## Text block:
I really enjoy dishes that you can serve in large bowls so that everyone can dig in and grab they own portion to enjoy. Boil some rice and serve it together as a side dish. For those of you that don’t like coriander, feel free to leave it out.
Bean & Cauliflower Green Curry
- Sesame seed oil
- 1 spring onion
- 2 garlic cloves
- 4 tbsp green or red Thai curry paste* vegan-friendly
- 400 ml coconut cream
- 1 large cauliflower
- Soy sauce
- 1 medium broccoli
- 200 g tin mixed beans
- Small ginger root
- Fresh coriander
- ½ lime
- 200 ml water
- Slice the garlic and spring onion into thin strips and fry in a generous splash of oil over a medium heat. Whilst the two ingredients are frying, shave and discard the outside skin of the ginger and grate the rest into the pan.
- Once you see the onion softening, add curry paste to the pan and stir in so as to combine and merge the aromatic flavours together.

## Data rows:
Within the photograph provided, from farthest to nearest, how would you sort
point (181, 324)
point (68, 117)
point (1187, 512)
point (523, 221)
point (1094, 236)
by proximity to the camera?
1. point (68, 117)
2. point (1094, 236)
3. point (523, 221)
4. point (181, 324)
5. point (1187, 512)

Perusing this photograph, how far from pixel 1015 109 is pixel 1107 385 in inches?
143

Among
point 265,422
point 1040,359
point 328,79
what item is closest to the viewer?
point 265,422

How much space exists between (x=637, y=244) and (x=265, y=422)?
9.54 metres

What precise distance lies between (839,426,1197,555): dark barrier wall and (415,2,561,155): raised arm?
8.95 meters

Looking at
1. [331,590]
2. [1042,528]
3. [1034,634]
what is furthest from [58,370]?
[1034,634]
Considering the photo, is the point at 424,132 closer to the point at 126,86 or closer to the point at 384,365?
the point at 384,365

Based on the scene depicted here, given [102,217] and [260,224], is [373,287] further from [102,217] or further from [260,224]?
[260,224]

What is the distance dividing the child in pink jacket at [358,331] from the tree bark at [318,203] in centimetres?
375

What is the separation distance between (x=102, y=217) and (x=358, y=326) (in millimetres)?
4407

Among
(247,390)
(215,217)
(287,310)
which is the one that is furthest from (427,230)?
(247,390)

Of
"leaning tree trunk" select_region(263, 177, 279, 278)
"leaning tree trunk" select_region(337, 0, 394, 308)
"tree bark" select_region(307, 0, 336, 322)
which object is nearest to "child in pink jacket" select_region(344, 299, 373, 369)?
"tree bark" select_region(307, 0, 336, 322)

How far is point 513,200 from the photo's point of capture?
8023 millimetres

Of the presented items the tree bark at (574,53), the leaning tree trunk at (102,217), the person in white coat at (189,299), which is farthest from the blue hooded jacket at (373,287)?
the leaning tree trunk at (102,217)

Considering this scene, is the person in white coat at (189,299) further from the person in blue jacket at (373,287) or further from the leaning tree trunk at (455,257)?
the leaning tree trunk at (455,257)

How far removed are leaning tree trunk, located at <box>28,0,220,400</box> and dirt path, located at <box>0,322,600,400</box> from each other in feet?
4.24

## Given exercise A:
Output the portion of the green curry recipe starting with "I really enjoy" and going on through "leave it out.".
## Given exercise B:
Go on with the green curry recipe from the point where it stops.
The items stand apart from the green curry recipe and have no connection to it.

## Exercise result A:
I really enjoy dishes that you can serve in large bowls so that everyone can dig in and grab they own portion to enjoy. Boil some rice and serve it together as a side dish. For those of you that don’t like coriander, feel free to leave it out.

## Exercise result B:
- After a couple of minutes, making sure not to burn the garlic and onion, pour in the coconut milk and a drizzle of soy sauce. Cut a lime in half and squeeze into the pot.
- Rinse the cauliflower and broccoli and dice into chunks; quickly fry this separately over a high heat to char the outside and add to the pot.
- Drain your tin of soaked beans, rinse and add this to the pot too. Leave everything to stew for 5 – 10 minutes until the cauliflower and broccoli soften.
- Finish by tearing fresh coriander and tossing it into the pot. Let it sit for a minute and serve.